On the Violence of Love

“ ‘I have been wounded by love.’ [Song of Songs 2:5 Old Latin] Love urges me to speak about love, and I willingly devote myself to its service.  Indeed, it is sweet and altogether enjoyable to speak about love (dilectione)—a pleasant matter and quite rich, and one that cannot in any way produce tedium in the writer and disgust in the reader.  For that which is seasoned with love is flavorful beyond measure on the palate of the heart.  ‘If a man were to give the entire wealth of his house for his love (dilectione), he would think it nothing.’ [Song of Songs 8:7 Vulg.] ” Richard of St Victor, On the Four Degrees of Violent Love I.1. in On Love: Victorine Texts in Translation, p. 275.

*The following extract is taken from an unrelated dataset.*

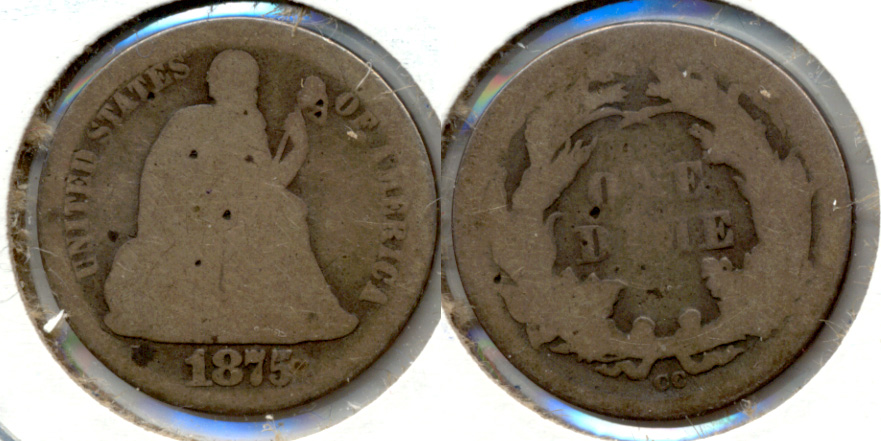 1875-CC Seated Liberty Dime AG-3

Richard lived and taught at the abbey of St Victor in Paris from about 1150 to 1173.  He followed the tradition of the master teacher, Hugh of St Victor, in this focus on the force of love.  Additionally, he connects to the significant fascination that celibate clergy had with reading and commenting on an ancient Hebrew love poem and a part of Holy Scripture.  Notice the text begins with a quote from that text.  Hugh defined love in the follow manner:

“Love seems to be—and love is—the delight of somebody’s heart toward something on account of something.  It is desire in seeking, and delight in thoroughly enjoying; it runs by means of (per) desire, it rests by means of delight.” Hugh of St Victor, On the Substance of Love II.5 in On Love: Victorine Texts in Translation, p. 144. {emphasis added}

This definition could apply to a loving marriage or even a favorite food.  In his work, Richard compares love to a violent force that compels one to act.  While often associated with the Cistercians, Victorine masters also sought to understand how human love mirrored or explained divine love.  Cistercians transferred the literal understanding of a love poem (the Song of Songs) into a mystical relationship of the soul with God.  Richard, a mystical theologian, explained this power in what certainly seems like the purpose of romance:     

“Do you not think that the heart appears to be pierced when that fiery sting of love (amoris) penetrates one’s mind to the core of his being and transfixes his feelings, so much so that he is completely incapable of containing or concealing the boiling of his desire?  He is ablaze  with desire; he seethes with feeling.  He boils and pants, groaning deeply and drawing long, deep breaths.” Richard, Four Degrees in On Love, pp.276-77 

It really seems to me that Richard understood what it meant to be ‘in love’ with someone.  When we read the medieval theologians, we should always move from the literal to the allegorical.  Richard wants his reader to understand that he or she could feel within the soul a divine love that sweetens the affections and controls the body in the same way a lover bends his own will for his beloved.